[Critique commune de :
- L'eau épaisse de Philip Levene et Joseph Lawrence Morrissey : FN Anticipation n° 216
- Terrom âge "un" de Max-André Rayjean : FN anticipation n° 221
- Créature des ténèbres de Maurice Limat : FN Angoisse n° 93
- Chantespectre de Maurice Limat : FN Angoisse n° 95]
« L'eau épaisse » exploite un thème par trop rebattu : celui d'un peuple souterrain qui intervient dans les affaires des hommes. Et, comme attendu à notre époque, pour les obliger à mettre fin aux essais nucléaires. Mais, si l'intrigue est connue, elle n'épouse pas les poncifs du genre. Ces êtres sont des monstres, et cependant bienveillants ; et ils ne claironnent pas leur interdit, c'est par des voies obliques et feutrées qu'ils se manifestent. Aussi le suspense grandit, né du comportement psychologique des personnages, aux multiples volte-faces sans raison apparente. Et si finalement les hommes supprimeront les essais nucléaires, ils oublieront que la décision leur fut dictée, et croiront le devoir à leur seule sagesse. Au total un bon roman de suspense, qui navigue entre les poncifs.
Dans « Terrom âge « un », Rayjean n'évite pas l'écueil qui attend ceux dressant des insectes en rivaux des hommes. Ses fourmis et ses abeilles géantes ne seraient jamais que des masses inertes, captives de leur poids, incapables de se mouvoir et totalement inoffensives. S'il leur avait donné au maximum la taille d'un rat ou d'un lapin, nous aurions pu peut-être nous laisser prendre à l'histoire, qui en vaut bien une autre.
« Créature des ténèbres » ou la nième vengeance de la momie vampire. Malheureusement pour l'auteur, ses personnages humains sont tellement antipathiques (les amoureux spécialement) que dès la page 10 nous nous faisons les champions de la momie, et que l'happy end nous désole profondément. À moins… à moins que Limat n'ait voulu renverser l'éclairage et faire de la momie le personnage sympathique. Auquel cas il a réussi.
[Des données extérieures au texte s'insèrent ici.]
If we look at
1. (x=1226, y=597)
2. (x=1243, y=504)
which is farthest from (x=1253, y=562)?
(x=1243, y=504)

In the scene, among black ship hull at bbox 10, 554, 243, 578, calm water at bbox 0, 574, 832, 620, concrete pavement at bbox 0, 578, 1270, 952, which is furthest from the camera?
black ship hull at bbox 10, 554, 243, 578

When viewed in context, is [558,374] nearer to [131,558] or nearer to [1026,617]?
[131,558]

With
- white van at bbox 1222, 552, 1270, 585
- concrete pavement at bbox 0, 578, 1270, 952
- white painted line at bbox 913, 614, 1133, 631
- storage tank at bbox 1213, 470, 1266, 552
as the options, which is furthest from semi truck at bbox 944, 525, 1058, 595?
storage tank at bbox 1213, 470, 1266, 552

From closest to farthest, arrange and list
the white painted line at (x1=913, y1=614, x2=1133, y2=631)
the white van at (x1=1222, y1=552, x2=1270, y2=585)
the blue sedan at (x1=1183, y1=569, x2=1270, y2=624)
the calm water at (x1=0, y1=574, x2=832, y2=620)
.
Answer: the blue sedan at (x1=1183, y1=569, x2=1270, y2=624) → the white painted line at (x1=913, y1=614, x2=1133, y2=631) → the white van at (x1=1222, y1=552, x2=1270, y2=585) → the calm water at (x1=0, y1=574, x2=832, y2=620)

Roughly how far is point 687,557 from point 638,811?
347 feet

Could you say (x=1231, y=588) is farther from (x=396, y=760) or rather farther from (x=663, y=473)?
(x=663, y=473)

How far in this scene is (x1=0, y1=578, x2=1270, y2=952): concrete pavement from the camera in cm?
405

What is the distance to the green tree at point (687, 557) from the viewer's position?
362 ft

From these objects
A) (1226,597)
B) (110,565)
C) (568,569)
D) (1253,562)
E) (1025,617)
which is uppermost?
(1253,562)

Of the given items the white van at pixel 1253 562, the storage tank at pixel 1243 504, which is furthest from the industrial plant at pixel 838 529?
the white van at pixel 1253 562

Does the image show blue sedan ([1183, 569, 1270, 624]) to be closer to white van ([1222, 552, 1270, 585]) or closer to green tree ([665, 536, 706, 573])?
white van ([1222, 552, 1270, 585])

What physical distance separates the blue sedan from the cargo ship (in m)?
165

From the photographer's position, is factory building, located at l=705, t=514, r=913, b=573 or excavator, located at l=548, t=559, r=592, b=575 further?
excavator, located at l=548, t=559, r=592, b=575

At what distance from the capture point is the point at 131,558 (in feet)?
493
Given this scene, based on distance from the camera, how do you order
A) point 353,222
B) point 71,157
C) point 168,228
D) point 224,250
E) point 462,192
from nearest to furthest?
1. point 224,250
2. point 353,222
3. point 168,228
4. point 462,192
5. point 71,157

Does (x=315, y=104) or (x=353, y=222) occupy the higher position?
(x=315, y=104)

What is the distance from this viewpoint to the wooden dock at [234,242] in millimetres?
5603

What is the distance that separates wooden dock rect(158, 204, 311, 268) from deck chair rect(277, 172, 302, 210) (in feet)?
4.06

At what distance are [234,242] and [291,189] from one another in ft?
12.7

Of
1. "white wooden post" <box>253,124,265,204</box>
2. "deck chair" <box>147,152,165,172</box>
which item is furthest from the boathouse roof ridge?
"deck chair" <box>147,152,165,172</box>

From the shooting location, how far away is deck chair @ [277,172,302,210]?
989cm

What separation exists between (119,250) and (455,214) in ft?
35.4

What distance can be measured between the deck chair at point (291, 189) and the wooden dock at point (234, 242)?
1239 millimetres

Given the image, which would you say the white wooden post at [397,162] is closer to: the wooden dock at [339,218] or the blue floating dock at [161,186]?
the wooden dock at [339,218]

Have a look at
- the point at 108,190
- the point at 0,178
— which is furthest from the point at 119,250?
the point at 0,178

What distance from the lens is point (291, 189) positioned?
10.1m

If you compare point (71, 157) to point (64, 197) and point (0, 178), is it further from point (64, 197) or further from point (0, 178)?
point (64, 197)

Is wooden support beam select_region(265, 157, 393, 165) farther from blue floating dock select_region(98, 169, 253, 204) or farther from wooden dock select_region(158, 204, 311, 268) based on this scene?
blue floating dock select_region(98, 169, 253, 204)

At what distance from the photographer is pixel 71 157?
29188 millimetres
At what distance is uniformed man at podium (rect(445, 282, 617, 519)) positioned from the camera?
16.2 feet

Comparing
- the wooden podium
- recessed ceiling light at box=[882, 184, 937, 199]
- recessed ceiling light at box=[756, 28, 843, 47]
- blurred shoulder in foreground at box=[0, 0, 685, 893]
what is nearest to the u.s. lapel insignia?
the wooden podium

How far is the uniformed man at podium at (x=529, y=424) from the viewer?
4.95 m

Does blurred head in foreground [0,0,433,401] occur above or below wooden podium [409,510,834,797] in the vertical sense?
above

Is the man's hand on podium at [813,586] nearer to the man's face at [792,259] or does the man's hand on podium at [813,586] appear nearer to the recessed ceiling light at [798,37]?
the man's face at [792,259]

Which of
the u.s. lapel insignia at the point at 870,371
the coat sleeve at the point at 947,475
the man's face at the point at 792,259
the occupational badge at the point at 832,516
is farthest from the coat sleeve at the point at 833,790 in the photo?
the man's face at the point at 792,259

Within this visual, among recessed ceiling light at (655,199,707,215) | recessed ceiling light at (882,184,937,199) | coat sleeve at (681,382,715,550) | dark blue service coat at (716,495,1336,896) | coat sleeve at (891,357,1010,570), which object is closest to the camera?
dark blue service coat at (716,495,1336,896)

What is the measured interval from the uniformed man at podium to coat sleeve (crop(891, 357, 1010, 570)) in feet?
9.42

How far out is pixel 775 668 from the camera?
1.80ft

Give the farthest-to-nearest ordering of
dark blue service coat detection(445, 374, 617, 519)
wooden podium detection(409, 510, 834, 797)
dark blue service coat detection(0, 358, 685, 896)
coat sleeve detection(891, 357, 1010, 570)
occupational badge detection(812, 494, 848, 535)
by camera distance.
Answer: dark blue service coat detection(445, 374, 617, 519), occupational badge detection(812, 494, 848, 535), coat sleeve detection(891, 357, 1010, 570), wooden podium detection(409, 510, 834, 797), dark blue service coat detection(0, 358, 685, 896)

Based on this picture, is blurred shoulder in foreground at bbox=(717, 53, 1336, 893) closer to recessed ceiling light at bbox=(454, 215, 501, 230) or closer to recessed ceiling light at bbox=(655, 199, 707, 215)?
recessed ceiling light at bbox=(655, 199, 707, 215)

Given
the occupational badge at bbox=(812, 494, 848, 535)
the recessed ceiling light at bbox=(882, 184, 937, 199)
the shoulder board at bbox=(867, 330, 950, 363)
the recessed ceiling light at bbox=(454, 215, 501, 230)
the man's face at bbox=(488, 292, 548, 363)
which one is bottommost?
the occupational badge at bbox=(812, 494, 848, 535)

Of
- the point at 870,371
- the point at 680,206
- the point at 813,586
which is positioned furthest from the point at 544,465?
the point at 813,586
« Chantespectre » est de beaucoup supérieur : récit réaliste d'un crime lentement prémédité, accompli avec la secrète complicité de la victime, semble-t-il. Et dans cette atmosphère étouffante, tout semble insolite, et trouve cependant une explication rationnelle. Tout, sauf un petit fait, et voilà le drame un peu sordide transformé en châtiment fantastique.